Castro weathered the crisis by making it legal for Cubans to hold and spend U.S. dollars, sanctioning more private enterprise than ever before and building tourism into the nation's biggest earner of hard currency. Things got better. But with the improvement came great dislocation.

The most honored and accomplished pillars of society -- brain surgeons, electrical engineers, renowned scholars -- found themselves struggling to make ends meet on state salaries in Cuban pesos that amount to less than $20 a month. For young people contemplating an uncertain future, street hustling and prostitution began to look like viable career options.

Who rose to become the new elite? The maids, waitresses, doormen and parking lot attendants at the five-star tourist hotels, because foreign tourists tip in precious dollars. Many black Cubans came to feel they were being overlooked for these jobs in favor of whites, and began to say so out loud. This spurred new discussion of racism in Cuban society, which the revolution had greatly lessened but failed to eliminate.

So it turned out that the young rappers of Alamar had a lot to talk about.
══════════════════════════════
▶ _LIST OF TASKS_:
(a) In the Cuba passage, rewrite the paragraph beginning "Who rose to become the new elite?" more briefly, keeping its main facts.
(b) Reproduce the Cuba passage word for word, starting with "Castro weathered the" and going on through "came great dislocation.".

▶ _PROVIDED MATERIAL_:
══════════════════════════════
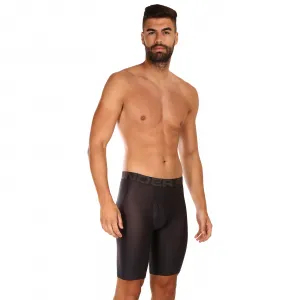 2PACK pánské boxerky Under Armour čierné (1363622 001) M, trenky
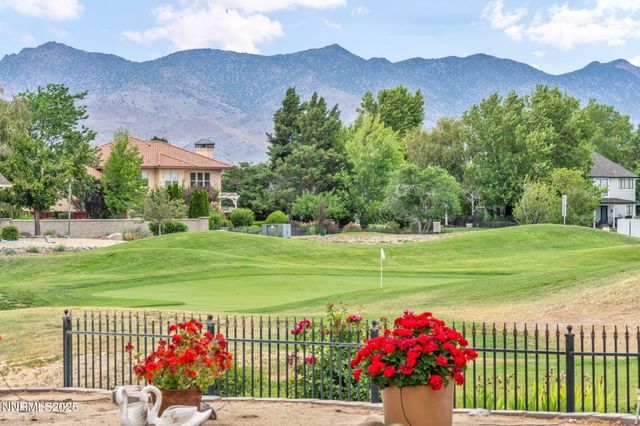 363 Bayhill Circle, Dayton, NV 89403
══════════════════════════════
▶ _ANSWERS_:
(a) Hotel maids, waitresses, doormen and parking lot attendants at five-star tourist hotels became the new elite because foreign tourists tipped them in dollars. Many black Cubans felt passed over for these jobs in favor of whites and said so openly. That sparked new discussion of racism in Cuba, which the revolution had reduced but not eliminated.

(b)
Castro weathered the crisis by making it legal for Cubans to hold and spend U.S. dollars, sanctioning more private enterprise than ever before and building tourism into the nation's biggest earner of hard currency. Things got better. But with the improvement came great dislocation.